Man kann auch bei Menschen mit positiver Verstärkung arbeiten. Es gibt Trainer, die sogar Aufgaben bei Kindern clickern. Das klingt zwar auf den ersten Blick etwas schräg, kann sich aber je nach Aufgabe und Kind als enorm hilfreich erweisen. So habe ich ein Video gesehen, wo in den USA einem Kind mit einer speziellen Behinderung beigebracht wird, Schnürsenkel zuzubinden und eine Schleife zu machen. Die Erfolge wurden geclickert – und nachher durfte das Kind seine Mutter dabei clickern. HIER (klick mich an, ich bin ein Link) seht ihr, wie ein kleines Kind lernt, seine Medizin zu nehmen ohne sie wieder auszuspucken. Positive Verstärkung ist aber nicht nur clickern (manchmal ist clickern auch das genaue Gegenteil geworden).
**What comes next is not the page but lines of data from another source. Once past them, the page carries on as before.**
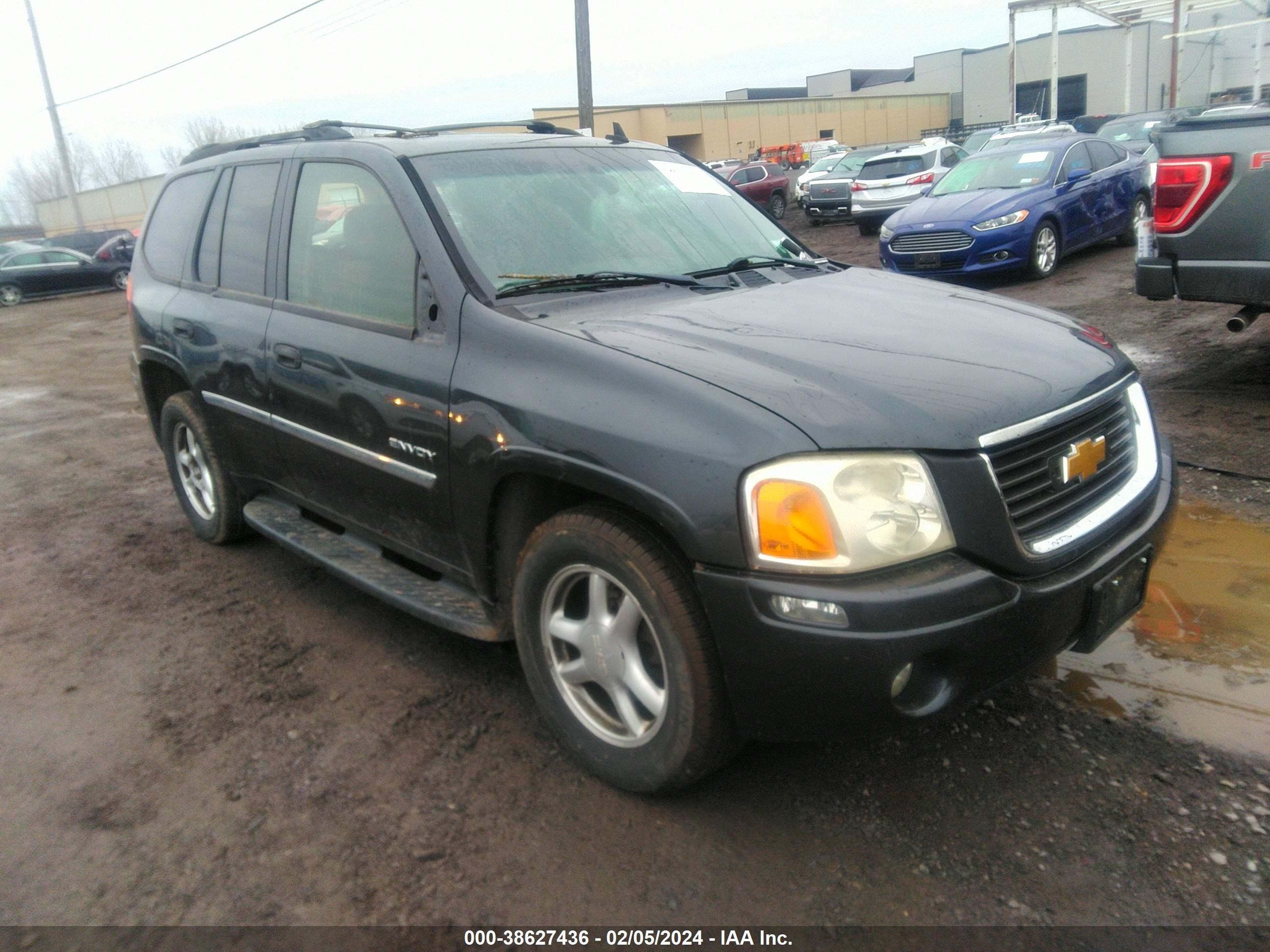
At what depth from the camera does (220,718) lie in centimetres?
332

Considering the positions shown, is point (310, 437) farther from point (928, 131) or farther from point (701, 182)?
point (928, 131)

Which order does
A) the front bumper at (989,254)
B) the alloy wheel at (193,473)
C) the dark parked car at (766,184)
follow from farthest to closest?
1. the dark parked car at (766,184)
2. the front bumper at (989,254)
3. the alloy wheel at (193,473)

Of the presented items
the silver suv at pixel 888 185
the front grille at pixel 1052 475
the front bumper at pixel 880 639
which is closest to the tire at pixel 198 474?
the front bumper at pixel 880 639

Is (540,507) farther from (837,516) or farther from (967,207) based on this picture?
(967,207)

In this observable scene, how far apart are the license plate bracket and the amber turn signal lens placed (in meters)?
0.76

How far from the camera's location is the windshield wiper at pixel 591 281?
3.11 meters

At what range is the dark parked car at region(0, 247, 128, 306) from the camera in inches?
950

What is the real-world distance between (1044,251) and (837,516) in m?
10.4

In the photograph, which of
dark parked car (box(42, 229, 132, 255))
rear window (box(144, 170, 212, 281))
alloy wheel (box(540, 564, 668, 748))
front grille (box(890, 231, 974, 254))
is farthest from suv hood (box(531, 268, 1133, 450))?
dark parked car (box(42, 229, 132, 255))

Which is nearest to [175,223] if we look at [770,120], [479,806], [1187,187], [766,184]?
[479,806]

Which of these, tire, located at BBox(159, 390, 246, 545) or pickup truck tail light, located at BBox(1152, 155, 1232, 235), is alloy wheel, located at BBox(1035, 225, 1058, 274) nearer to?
pickup truck tail light, located at BBox(1152, 155, 1232, 235)

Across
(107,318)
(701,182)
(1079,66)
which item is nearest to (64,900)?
(701,182)

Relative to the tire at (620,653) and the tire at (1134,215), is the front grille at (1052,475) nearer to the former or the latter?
the tire at (620,653)

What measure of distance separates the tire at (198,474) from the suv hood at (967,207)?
29.3 feet
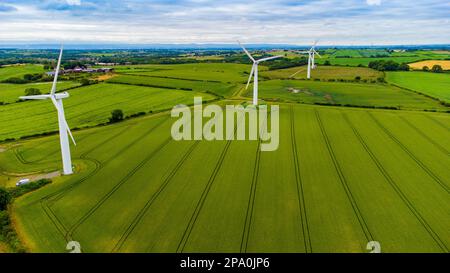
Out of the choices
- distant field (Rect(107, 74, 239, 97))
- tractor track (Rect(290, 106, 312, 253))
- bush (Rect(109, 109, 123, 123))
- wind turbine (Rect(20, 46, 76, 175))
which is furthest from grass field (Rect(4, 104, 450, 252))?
distant field (Rect(107, 74, 239, 97))

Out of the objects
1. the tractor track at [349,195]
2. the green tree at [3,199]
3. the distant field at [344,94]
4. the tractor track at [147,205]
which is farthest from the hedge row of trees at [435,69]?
the green tree at [3,199]

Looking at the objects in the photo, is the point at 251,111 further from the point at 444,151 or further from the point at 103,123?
the point at 444,151

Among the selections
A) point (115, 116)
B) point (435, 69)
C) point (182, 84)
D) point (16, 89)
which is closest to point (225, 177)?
point (115, 116)

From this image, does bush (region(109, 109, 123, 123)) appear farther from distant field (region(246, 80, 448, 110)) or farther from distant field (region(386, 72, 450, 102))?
distant field (region(386, 72, 450, 102))

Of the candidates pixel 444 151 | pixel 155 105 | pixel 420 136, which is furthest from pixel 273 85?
pixel 444 151

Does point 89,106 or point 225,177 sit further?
point 89,106

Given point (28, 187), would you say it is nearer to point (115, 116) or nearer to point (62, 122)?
point (62, 122)

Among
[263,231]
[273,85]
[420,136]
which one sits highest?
[273,85]
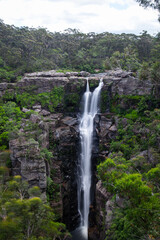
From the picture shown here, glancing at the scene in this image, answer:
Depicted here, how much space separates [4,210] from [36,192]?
5.15 ft

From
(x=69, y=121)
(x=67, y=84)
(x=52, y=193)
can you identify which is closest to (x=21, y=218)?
(x=52, y=193)

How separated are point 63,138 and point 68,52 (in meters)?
25.6

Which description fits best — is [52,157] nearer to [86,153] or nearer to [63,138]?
[63,138]

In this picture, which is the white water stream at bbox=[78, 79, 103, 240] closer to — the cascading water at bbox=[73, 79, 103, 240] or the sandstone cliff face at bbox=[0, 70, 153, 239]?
the cascading water at bbox=[73, 79, 103, 240]

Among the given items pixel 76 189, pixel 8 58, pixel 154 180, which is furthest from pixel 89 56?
pixel 154 180

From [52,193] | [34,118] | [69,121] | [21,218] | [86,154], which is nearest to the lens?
[21,218]

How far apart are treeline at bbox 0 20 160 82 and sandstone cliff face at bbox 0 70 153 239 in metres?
5.49

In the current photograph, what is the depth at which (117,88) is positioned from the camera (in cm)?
2444

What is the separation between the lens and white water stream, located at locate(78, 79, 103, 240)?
822 inches

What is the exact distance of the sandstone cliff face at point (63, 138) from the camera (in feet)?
50.0

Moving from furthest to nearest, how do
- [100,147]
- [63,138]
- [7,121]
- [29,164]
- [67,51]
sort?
[67,51], [100,147], [63,138], [7,121], [29,164]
Es ist letztlich das belohnen von erwünschtem Verhalten durch etwas Positives – und damit das Fördern von erwünschten Verhaltensweisen durch positive Motivation. Und da ist es völlig egal, ob es ein Hund, ein Pferd, ein Kamel, ein Delfin, ein Huhn oder eben en Mensch ist. Jeder freut sich über eine positive Bestätigung, wenn er etwas gut gemacht hat – und das nicht nur als Baby und Kleinkind („hattuuu Kakakaka gemacht???? Feiiiiiinnnn!“) oder als Schüler. Das Problem bei Menschen ist nur, dass ihre Auffassung von „das habe ich gut gemacht“ mitunter enorm unterschiedlich sind.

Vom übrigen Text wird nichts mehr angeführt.